SUPPLIED TEXT »
= = = = = = =
Convincing. Ill just get the 40


----------



## EZ707 (Apr 5, 2015)

So how do these trackers do in salt water?


----------



## mbweimar (Apr 5, 2015)

If it helps at all I believe the ETEC 40's weight 232 lbs.


----------



## EZ707 (Apr 5, 2015)

Your right.


----------



## rscottp (Apr 5, 2015)

EZ707 said:


> So how do these trackers do in salt water?



Should be fine if you trailer it. Rinse everything in fresh water after use. The trailer will eventually fall apart.


----------



## EZ707 (Apr 5, 2015)

As long as the boat floats for the next 8 or so years


----------



## rscottp (Apr 5, 2015)

Mine is still going strong after 19 years in the salt. I am on the second trailer!


----------



## EZ707 (Apr 5, 2015)
= = = = = = =
DATASET SECTION »

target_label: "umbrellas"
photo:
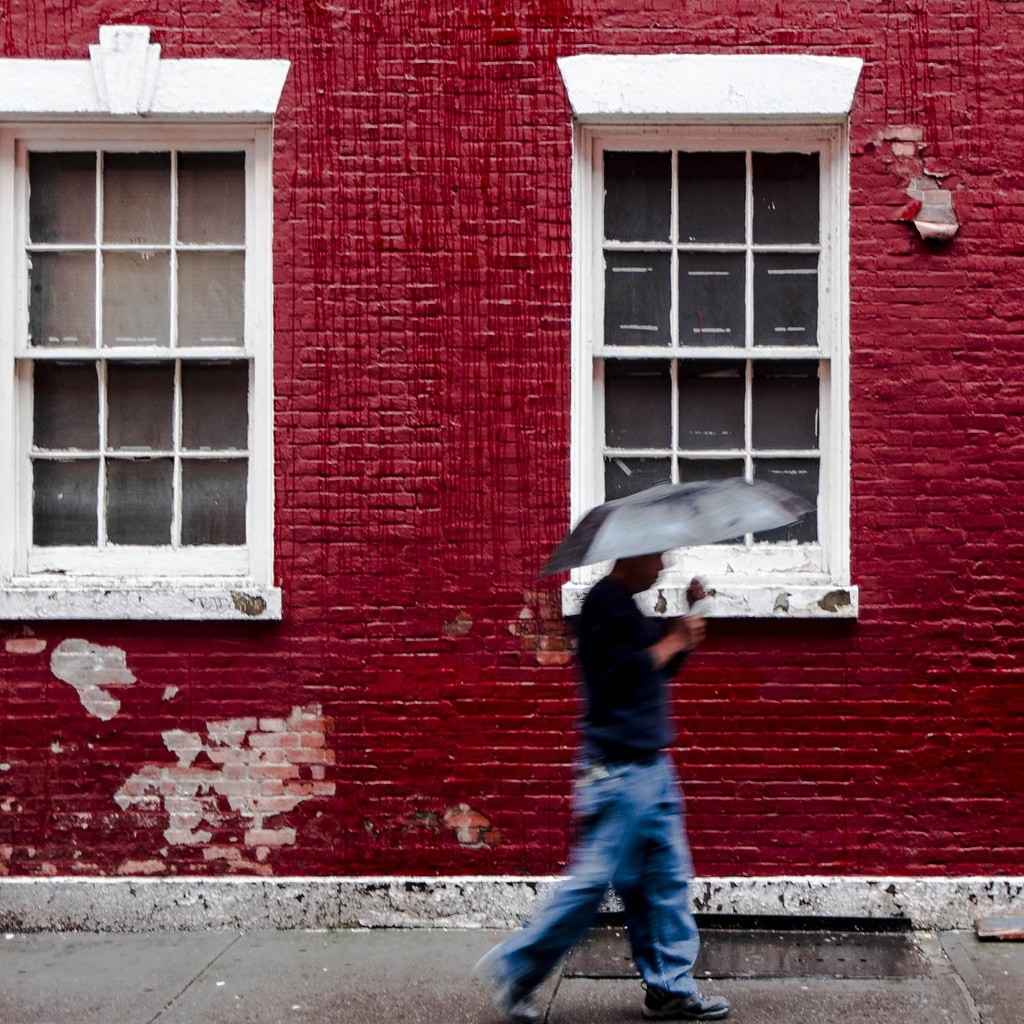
= = = = = = =
SHORT TASK »
Can you pick up the forum thread on Tracker boats in salt water from its last line and carry it on?

EXPECTED OUTPUT »
Awesomd news. Trailers are easier to replace than boats. Its to be expected in salt water


----------



## nowgrn4 (Apr 5, 2015)

2 things can help if it does dip a bit in the back with the E-Tek. Move both batteries to up under the front casting platform and or add a pair of transom pods.


----------



## EZ707 (Apr 5, 2015)

I was thinking of doing that. Either the battery or a 12 gal gas tank i want to put on it. I need to take some measurements to see if it is possible


----------



## mbweimar (Apr 5, 2015)

You'll be able to run forever on 12 gallons!


----------



## EZ707 (Apr 5, 2015)

Exactly.


----------



## mbweimar (Apr 6, 2015)

I purchased two 6 gallon tanks for my boat when it was new. I found that I could run about 74 miles on 12 gallons.


----------



## EZ707 (Apr 6, 2015)

Oh man? With my 2 stroke 30 hp i got in about 20 miles with a gallon left over


----------



## nowgrn4 (Apr 6, 2015)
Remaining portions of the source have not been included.